▶ [Provided text]
──────────

How can I share in this life altering experience to sooth our anxiety? I am the only girl of 5 and the youngest. I was told my whole life I would be needed to care for mom in her golden years. So... I did whatever and waited for the time to come. In 2010 mom needed heart surgery, dad has been sick with Parkinson's for years. I quit my job, cashed my 401k. I slept on the floor at the ALF to help with dad... Now on hospice 2012... and help mom adjust to community living. Dad passed 5-2014. ALF let me stay another 6 mos then wanted to switch mom to NH after minor fall...just bruises. A PRIVATE ALF picked up moms application and she moved in. During the one year there she quit using phone tv remote, reading (a librarian her whole life) She lost interest in everything. I was visiting almost everyday and doing activities with the whole group to try to fit in. My siblings ( the boys ) were visiting twice that year. So...i talked with my BF of 20 years and he agreed mom should come live with us. Feb 1 2015 Mom came here. She had also lost the ability to walk after a UTI and Parkinson's Balance issues. She was mentally with it but still not interested in much. There was a few good moments she couldn't help be part of, but most activities were rejected. The boys visited more...
Today she is bed ridden and looks at me with blank eyes and rarely responds. She had a bad UTI that landed her in the hospital twice in 3 weeks. The 2nd time they sent her home on oxygen and hospice. They thought a week maybe. She got much stronger once back home and it has been 6weeks. She got another uti ( which are complicated by kidney stones ) . It has only been a few days after finishing the antibiotics and I'm sure she has another. She has refused her meds and sleeps most the time. When she wakes up she doesn't know where we are. She has quit talking and as of last night. Can no longer tell if she has had an accident.
I am whole heartedly into caring for her til the end...promised her I would. She and I talked after dad's passing and we were going to do hers better...together...im afraid the days of her sharing stories and making choices are over. I thought I would be better prepared emotionally. I thought this would help me get over my dad..haven't yet. I'm rambling...my question is... can she not express her thoughts or are there no thoughts? Sometimes she looks like she wants to tell me she's dying but not a word. Id love to talk about heaven and the next journey but not without her participation. I'm stronger than I was with dad but I'll never be ready. Mom is 92 and had a storytale life with my dad. She is tired and her body is done. I want to comfort her emotionally but she seems to look the other way and not acknowledge our situation. Soon it will be too late . What can I do? Am I selfish for being so curious? It is hard to face life's fact but I'd rather grab it by the tail and share any hopes or fears..
I'm really sorry, but as I'm sure you know nobody can answer most of your questions. Except that no, of course it isn't selfish to want to know. Just human. Sooner or later, we will all find out.
Hugs to you. Isn't there anybody to help you as you go through this?

──────────

▶ [Dataset extract]
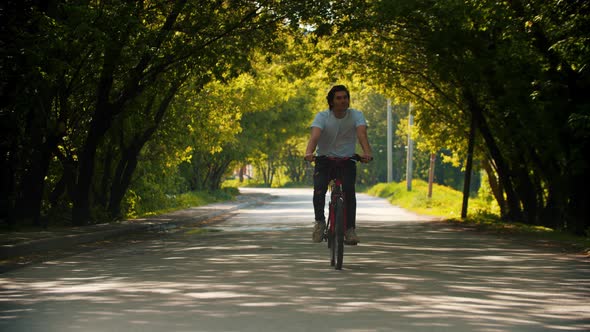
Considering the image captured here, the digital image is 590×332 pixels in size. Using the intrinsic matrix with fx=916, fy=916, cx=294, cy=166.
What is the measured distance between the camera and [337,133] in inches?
462

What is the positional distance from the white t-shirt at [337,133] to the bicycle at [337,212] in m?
0.11

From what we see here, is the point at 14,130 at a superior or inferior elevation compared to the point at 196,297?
superior

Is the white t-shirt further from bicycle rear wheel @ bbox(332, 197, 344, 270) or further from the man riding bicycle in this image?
bicycle rear wheel @ bbox(332, 197, 344, 270)

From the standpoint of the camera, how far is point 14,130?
18656 millimetres

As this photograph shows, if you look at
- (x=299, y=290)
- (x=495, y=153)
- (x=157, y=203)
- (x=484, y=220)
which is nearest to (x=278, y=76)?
(x=495, y=153)

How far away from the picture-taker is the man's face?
460 inches

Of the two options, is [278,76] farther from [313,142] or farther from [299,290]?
[299,290]

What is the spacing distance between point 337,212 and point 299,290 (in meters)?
2.04

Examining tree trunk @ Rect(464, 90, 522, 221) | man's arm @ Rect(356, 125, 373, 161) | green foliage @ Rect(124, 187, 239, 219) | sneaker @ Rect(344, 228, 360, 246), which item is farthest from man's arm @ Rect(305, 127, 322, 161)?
green foliage @ Rect(124, 187, 239, 219)

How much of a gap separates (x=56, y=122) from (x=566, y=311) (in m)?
15.1

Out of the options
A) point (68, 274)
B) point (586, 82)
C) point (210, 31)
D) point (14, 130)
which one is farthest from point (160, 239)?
point (586, 82)

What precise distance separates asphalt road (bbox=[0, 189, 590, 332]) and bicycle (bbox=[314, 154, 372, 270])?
0.95ft

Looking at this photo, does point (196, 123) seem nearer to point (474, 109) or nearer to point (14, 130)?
point (474, 109)

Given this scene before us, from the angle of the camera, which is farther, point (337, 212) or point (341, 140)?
point (341, 140)
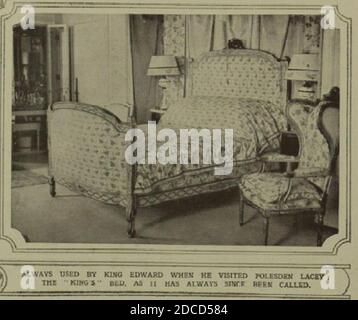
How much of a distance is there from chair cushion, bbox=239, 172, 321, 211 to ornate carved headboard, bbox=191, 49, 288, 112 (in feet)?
0.94

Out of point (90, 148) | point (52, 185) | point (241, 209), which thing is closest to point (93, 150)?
point (90, 148)

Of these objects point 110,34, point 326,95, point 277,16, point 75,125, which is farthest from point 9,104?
point 326,95

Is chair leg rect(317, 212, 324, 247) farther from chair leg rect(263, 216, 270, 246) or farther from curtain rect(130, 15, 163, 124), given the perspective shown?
curtain rect(130, 15, 163, 124)

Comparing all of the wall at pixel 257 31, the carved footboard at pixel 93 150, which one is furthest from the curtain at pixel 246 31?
the carved footboard at pixel 93 150

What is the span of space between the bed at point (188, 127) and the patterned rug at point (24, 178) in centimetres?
8

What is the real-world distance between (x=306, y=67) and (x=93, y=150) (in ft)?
2.78

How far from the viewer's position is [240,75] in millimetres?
2188

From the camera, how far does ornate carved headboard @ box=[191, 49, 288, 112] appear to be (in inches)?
83.7

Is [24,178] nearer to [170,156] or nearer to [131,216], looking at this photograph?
[131,216]

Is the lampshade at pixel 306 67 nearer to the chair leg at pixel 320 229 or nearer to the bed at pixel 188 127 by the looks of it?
the bed at pixel 188 127

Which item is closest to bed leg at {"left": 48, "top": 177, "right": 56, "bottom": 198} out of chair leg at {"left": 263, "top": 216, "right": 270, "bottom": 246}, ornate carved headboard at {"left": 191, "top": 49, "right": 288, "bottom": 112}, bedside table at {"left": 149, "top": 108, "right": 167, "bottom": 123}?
bedside table at {"left": 149, "top": 108, "right": 167, "bottom": 123}

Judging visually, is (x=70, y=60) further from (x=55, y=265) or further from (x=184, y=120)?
(x=55, y=265)

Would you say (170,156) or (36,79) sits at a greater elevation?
(36,79)

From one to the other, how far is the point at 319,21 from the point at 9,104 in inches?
46.1
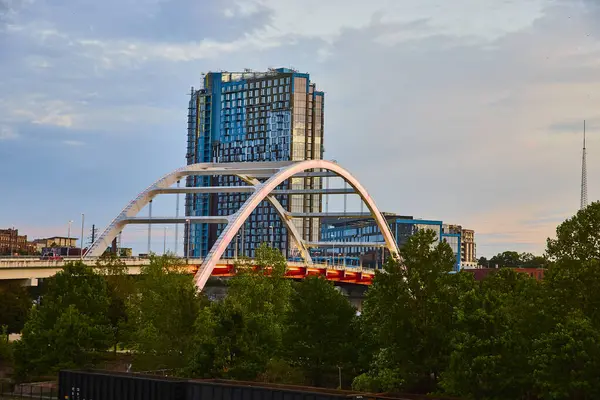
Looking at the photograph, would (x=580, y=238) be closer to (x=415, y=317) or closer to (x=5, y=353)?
(x=415, y=317)

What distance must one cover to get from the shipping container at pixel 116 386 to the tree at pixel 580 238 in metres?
21.3

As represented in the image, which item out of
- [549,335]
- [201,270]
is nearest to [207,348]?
[549,335]

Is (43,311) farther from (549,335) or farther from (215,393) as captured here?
(549,335)

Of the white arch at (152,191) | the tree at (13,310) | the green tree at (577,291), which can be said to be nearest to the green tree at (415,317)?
the green tree at (577,291)

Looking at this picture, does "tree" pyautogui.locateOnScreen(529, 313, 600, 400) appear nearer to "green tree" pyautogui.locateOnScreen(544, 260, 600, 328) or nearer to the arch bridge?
"green tree" pyautogui.locateOnScreen(544, 260, 600, 328)

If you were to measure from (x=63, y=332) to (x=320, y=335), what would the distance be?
17525mm

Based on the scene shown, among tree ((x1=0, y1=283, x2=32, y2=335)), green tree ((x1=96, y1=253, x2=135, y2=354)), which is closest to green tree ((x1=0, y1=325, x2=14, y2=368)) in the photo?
Answer: tree ((x1=0, y1=283, x2=32, y2=335))

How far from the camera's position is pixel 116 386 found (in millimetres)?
46000

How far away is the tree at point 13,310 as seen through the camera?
258 ft

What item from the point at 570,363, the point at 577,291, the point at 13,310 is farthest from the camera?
the point at 13,310

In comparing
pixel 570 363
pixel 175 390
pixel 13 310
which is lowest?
pixel 175 390

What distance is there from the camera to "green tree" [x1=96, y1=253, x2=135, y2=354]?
71750 mm

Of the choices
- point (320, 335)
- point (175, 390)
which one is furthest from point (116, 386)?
point (320, 335)

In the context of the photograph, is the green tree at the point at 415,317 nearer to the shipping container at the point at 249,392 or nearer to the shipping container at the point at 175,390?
the shipping container at the point at 175,390
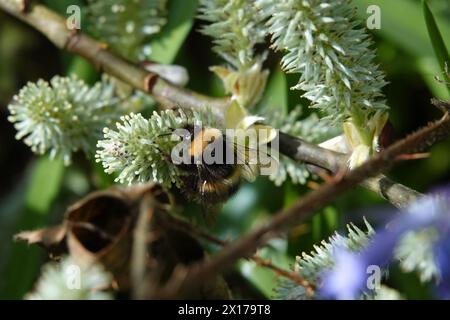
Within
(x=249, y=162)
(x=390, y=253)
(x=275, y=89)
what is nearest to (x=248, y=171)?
(x=249, y=162)

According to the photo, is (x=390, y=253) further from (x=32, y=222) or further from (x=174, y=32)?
(x=32, y=222)

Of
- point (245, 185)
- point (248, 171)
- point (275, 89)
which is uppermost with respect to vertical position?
point (248, 171)

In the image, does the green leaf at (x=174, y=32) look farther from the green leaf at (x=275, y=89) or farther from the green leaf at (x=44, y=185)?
the green leaf at (x=44, y=185)

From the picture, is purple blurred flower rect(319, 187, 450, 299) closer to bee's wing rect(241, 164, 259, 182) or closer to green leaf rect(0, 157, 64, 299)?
bee's wing rect(241, 164, 259, 182)

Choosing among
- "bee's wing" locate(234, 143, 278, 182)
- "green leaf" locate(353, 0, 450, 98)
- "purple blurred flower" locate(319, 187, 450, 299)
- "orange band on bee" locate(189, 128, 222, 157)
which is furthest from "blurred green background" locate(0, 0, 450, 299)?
"purple blurred flower" locate(319, 187, 450, 299)

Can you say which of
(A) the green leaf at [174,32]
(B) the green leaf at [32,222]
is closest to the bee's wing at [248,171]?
(A) the green leaf at [174,32]

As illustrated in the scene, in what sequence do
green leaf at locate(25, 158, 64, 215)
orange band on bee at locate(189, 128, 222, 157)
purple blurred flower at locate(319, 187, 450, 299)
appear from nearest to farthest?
purple blurred flower at locate(319, 187, 450, 299) < orange band on bee at locate(189, 128, 222, 157) < green leaf at locate(25, 158, 64, 215)

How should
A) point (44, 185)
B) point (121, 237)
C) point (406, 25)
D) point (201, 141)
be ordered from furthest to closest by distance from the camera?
point (44, 185)
point (406, 25)
point (201, 141)
point (121, 237)

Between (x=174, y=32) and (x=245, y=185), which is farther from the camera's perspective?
(x=245, y=185)
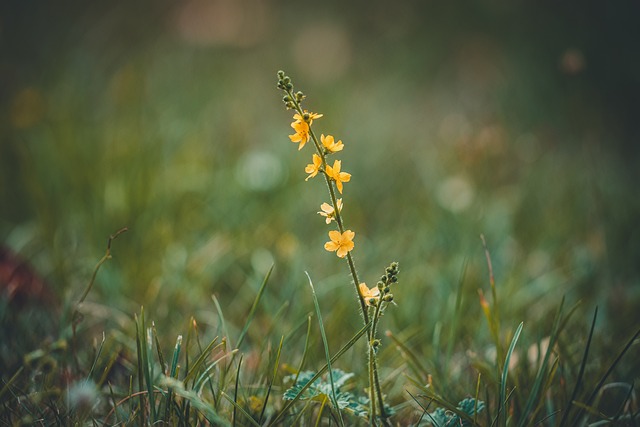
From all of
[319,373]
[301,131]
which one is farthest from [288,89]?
[319,373]

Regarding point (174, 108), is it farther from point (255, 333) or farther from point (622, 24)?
point (622, 24)

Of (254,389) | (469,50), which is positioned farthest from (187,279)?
(469,50)

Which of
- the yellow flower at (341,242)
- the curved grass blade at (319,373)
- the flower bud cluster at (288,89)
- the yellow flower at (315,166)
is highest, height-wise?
the flower bud cluster at (288,89)

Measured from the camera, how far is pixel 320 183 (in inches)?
107

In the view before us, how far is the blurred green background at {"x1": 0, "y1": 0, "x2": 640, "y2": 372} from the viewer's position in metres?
1.80

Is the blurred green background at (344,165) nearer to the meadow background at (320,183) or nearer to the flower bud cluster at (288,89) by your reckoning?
the meadow background at (320,183)

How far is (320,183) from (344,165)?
0.31 meters

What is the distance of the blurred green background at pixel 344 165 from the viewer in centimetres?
180

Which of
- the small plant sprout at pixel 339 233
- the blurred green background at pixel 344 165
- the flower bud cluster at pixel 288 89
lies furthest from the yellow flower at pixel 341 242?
the blurred green background at pixel 344 165

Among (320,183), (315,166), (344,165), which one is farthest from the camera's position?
(344,165)

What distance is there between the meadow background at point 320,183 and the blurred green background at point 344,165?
0.04 ft

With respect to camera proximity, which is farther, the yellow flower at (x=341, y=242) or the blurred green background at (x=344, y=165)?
the blurred green background at (x=344, y=165)

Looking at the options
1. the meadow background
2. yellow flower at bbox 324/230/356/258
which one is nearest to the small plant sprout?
yellow flower at bbox 324/230/356/258

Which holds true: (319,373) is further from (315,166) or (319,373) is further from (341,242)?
(315,166)
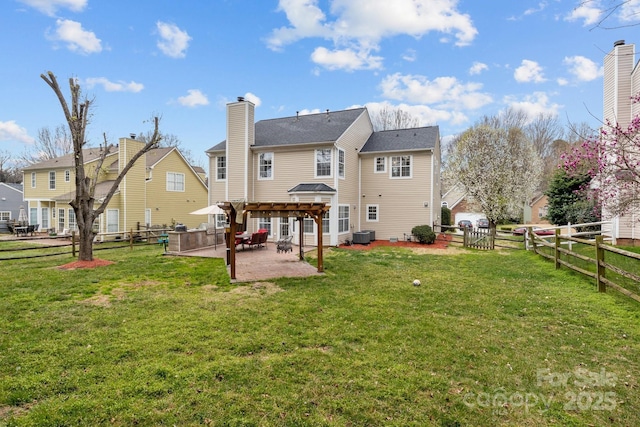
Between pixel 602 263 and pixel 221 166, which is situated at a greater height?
pixel 221 166

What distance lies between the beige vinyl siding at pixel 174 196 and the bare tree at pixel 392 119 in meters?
21.9

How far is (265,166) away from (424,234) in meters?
9.50

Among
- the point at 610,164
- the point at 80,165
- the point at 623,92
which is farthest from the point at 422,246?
the point at 80,165

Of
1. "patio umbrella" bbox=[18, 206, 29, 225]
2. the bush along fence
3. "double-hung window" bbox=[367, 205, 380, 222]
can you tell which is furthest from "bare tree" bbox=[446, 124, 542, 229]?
"patio umbrella" bbox=[18, 206, 29, 225]

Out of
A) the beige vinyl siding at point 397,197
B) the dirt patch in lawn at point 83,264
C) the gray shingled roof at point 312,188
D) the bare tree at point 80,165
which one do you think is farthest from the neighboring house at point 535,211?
the bare tree at point 80,165

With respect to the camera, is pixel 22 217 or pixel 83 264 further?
pixel 22 217

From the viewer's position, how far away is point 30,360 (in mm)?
4168

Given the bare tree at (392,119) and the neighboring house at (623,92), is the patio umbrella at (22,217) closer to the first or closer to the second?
the bare tree at (392,119)

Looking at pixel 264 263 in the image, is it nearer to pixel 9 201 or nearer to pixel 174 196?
pixel 174 196

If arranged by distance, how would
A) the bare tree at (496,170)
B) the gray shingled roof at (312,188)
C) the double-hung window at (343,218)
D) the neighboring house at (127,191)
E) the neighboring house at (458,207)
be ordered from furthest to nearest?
the neighboring house at (458,207) → the bare tree at (496,170) → the neighboring house at (127,191) → the double-hung window at (343,218) → the gray shingled roof at (312,188)

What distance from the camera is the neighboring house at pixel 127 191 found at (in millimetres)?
20141

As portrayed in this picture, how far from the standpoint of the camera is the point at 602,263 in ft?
23.3

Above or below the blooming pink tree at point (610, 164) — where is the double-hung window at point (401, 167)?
above

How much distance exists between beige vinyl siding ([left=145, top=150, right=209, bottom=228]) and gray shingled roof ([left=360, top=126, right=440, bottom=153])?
13932 mm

──────────

▶ [Tasks]
a: Return the caregiving post's wording from "I'm really sorry, but" to "go through this?", copied word for word.
b: List every calendar year mentioned in the caregiving post.
Use only the caregiving post when responding.

▶ [Replies]
a:
I'm really sorry, but as I'm sure you know nobody can answer most of your questions. Except that no, of course it isn't selfish to want to know. Just human. Sooner or later, we will all find out.
Hugs to you. Isn't there anybody to help you as you go through this?

b: 2010, 2012, 2014, 2015